CM Bhajanlal Says MGNREGA Failed to Fully Meet Rural Jobs Goal
Synopsis
Key Takeaways
The Chief Minister's Office of Rajasthan posted on X on 3 July 2026, quoting Chief Minister Bhajanlal Sharma as stating that the Mahatma Gandhi National Rural Employment Guarantee Act (MGNREGA) was introduced to guarantee employment in rural areas but has not fully succeeded in its intended purpose. The remark was posted under the hashtag #आपणो_अग्रणी_राजस्थान ('Our Leading Rajasthan'), the branding campaign for the state government's development agenda.
Context
Sharma's statement, as shared by the CMO, reads in translation: 'मनरेगा को ग्रामीण क्षेत्रों में रोजगार की गारंटी देने के लिए लाया गया था, लेकिन यह अपने मकसद में पूर्ण सफल नहीं हो पाया।' ('MGNREGA was brought in to guarantee employment in rural areas, but it has not been fully successful in its purpose.'). The comment represents a direct critique of a flagship central scheme by a sitting state chief minister, and places the remark firmly within the ruling party's framing of rural development in Rajasthan.
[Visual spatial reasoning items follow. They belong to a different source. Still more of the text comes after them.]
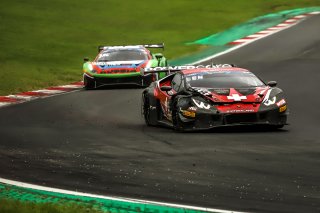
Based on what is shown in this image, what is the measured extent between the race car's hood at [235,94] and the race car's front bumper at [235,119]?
25 cm

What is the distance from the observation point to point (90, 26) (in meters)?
37.1

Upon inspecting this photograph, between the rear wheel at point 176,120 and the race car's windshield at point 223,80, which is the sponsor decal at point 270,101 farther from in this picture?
the rear wheel at point 176,120

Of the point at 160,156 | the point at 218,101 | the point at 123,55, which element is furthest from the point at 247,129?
the point at 123,55

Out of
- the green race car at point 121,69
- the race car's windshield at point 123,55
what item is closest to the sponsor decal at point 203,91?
the green race car at point 121,69

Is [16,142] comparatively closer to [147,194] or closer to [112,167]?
[112,167]

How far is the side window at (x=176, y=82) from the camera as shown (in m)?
15.9

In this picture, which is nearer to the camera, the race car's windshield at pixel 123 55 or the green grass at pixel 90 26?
the race car's windshield at pixel 123 55

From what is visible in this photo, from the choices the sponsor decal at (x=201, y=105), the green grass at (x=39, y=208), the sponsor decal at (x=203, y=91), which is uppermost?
the green grass at (x=39, y=208)

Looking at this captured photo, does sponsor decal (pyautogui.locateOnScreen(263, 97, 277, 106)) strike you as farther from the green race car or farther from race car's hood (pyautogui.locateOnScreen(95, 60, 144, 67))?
race car's hood (pyautogui.locateOnScreen(95, 60, 144, 67))

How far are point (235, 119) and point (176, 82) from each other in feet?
6.90

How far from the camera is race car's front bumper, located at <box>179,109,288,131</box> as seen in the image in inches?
567

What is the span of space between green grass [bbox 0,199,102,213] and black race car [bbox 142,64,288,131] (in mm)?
7037

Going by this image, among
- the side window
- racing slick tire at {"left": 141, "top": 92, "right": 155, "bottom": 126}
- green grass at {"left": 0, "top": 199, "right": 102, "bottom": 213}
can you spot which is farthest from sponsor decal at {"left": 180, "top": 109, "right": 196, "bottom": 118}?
green grass at {"left": 0, "top": 199, "right": 102, "bottom": 213}

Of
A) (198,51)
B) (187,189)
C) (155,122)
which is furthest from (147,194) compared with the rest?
(198,51)
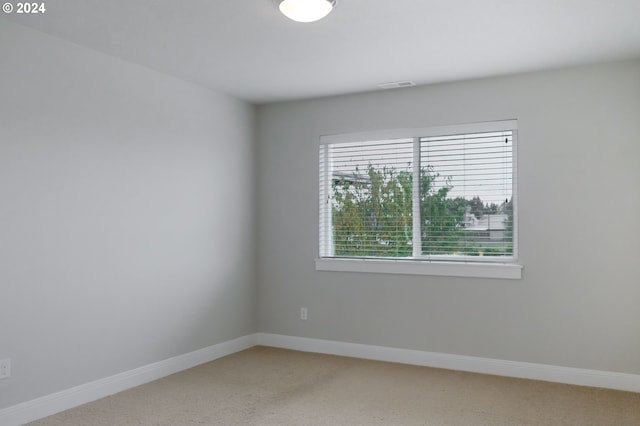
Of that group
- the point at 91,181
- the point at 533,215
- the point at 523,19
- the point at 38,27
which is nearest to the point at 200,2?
the point at 38,27

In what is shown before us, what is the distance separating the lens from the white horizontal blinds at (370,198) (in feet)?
16.0

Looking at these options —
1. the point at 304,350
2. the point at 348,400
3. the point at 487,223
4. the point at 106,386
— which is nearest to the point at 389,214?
the point at 487,223

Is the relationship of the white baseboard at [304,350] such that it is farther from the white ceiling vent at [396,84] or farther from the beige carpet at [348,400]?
the white ceiling vent at [396,84]

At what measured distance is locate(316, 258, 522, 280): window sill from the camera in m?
4.33

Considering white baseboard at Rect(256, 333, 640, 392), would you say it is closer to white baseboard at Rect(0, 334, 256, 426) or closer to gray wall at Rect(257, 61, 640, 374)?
gray wall at Rect(257, 61, 640, 374)

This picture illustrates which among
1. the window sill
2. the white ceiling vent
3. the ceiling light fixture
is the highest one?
the white ceiling vent

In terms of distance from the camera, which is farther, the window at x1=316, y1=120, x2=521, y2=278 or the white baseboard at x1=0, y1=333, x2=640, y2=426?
the window at x1=316, y1=120, x2=521, y2=278

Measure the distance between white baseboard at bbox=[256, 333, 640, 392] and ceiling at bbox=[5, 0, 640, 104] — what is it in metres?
2.40

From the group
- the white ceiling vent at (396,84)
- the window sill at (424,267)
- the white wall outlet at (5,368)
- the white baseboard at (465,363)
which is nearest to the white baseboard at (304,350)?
the white baseboard at (465,363)

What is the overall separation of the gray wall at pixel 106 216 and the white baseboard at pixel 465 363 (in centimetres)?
68

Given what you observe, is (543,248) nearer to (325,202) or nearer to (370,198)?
(370,198)

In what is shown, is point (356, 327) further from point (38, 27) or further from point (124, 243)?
point (38, 27)

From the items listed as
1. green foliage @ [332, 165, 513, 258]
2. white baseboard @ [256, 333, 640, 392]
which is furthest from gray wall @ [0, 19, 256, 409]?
green foliage @ [332, 165, 513, 258]

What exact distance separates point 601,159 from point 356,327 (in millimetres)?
2552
The post did not cite a specific data point, event, or policy announcement as the immediate trigger for the remark. It was accompanied by one image and carried the hashtag associated with the state government's broader governance and development narrative.
Policy Backdrop
MGNREGA was enacted by Parliament in 2005 under the National Rural Employment Guarantee Act and later renamed. The scheme guarantees up to 100 days of wage employment annually to rural households willing to do unskilled manual work. It remains one of the largest public works programmes in the world by coverage.
Rajasthan, which has a large rural population and is prone to drought, has historically been one of the highest-utilising states under MGNREGA. The state government has, in previous years, added state-funded supplementary days or wage top-ups during drought conditions. Under CM Bhajanlal Sharma, who took office in December 2023, the state has positioned its own employment and skill-development initiatives as addressing gaps in centrally designed schemes.
Stakeholders and Impact
The primary beneficiaries of MGNREGA are rural households and agricultural labourers, particularly those without access to formal employment. Any shift in state policy or supplementary programming would most directly affect these groups across Rajasthan's vast rural belt.
Critiques of MGNREGA by state governments — including those from the same party as the central government — have typically focused on design rigidity, delays in wage payments, and limited local flexibility in choosing work types. Such federal bargaining over scheme guidelines and funding shares is a recurring feature of centre-state relations in welfare delivery.
What's Next
The remark signals that the Rajasthan government may be laying the groundwork for announcing supplementary rural employment measures or pushing for greater state autonomy in implementing MGNREGA. Observers will watch the state assembly sessions and upcoming central-state coordination meetings on the scheme for any concrete policy follow-through.
If the state does announce parallel or enhanced rural employment programmes, the framing of MGNREGA's limitations would serve as a political and administrative justification. The hashtag #आपणो_अग्रणी_राजस्थान suggests the critique is being embedded within a larger narrative of Rajasthan charting its own development path.